I did @banillie but I've not had a chance to look at it yet. The first attempt might been blocked due to it containing a zip a file. Anyway - I've got it and will look at it when I get a chance later today. Sorry not had time yet!

yulqen commented 4 years ago

Can reproduce the error - great. Will dig in later to fix. There's an issue with what openpyxl considers to be the far boundary of the spreadsheet data. Will fix and come back to you very soon.

banillie commented 4 years ago

Thanks. Makes sense. I thought that might be the issue and tried deleting columns, but obviously not enough. Just tested moving all data into a new/blank wb and that worked fine.
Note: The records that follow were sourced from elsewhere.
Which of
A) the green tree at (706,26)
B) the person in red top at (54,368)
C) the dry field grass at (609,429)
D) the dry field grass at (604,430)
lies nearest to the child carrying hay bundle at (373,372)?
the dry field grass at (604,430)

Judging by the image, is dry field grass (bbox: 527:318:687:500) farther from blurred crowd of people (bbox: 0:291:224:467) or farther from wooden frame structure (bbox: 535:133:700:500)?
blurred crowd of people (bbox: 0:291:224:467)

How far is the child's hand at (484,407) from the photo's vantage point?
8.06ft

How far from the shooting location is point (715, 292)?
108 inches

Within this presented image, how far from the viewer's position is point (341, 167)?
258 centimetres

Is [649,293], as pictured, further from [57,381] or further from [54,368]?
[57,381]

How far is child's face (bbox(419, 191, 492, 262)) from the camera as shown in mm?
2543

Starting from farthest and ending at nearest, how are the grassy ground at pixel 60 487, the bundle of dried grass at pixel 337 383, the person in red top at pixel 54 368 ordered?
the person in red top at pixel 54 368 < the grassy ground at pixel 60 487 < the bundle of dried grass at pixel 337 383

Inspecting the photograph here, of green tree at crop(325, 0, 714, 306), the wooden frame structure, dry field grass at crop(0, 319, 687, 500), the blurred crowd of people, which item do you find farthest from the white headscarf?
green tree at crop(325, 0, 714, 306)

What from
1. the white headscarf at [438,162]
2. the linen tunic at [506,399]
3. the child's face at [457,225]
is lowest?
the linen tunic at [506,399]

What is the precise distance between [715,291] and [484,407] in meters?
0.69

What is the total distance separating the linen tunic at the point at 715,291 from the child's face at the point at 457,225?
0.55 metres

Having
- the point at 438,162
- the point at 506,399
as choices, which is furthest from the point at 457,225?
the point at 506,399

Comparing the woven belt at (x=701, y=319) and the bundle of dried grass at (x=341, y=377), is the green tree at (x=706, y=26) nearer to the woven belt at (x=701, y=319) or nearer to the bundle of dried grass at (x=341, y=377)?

yulqen commented 4 years ago

When reading the sheet data at openpyxl.worksheet._reader.WorksheetReader.bind_cells, WorksheetReader.parser.parse() is creating a list row whose values are dicts. In the error master file, starting at idx 7 (row 7 in the sheet), parse() is finding a None value in in row 7 col 18 (col R). There is no visible value in the spreadsheet at this point - there may be a value internally here, but it is being read as None. Regardless, openpyxl is therefore considering col 18 as within the boundary and therefore later when datamaps processes the data extracted from the master is encountering None values - in our problematic case, starting at cell H1.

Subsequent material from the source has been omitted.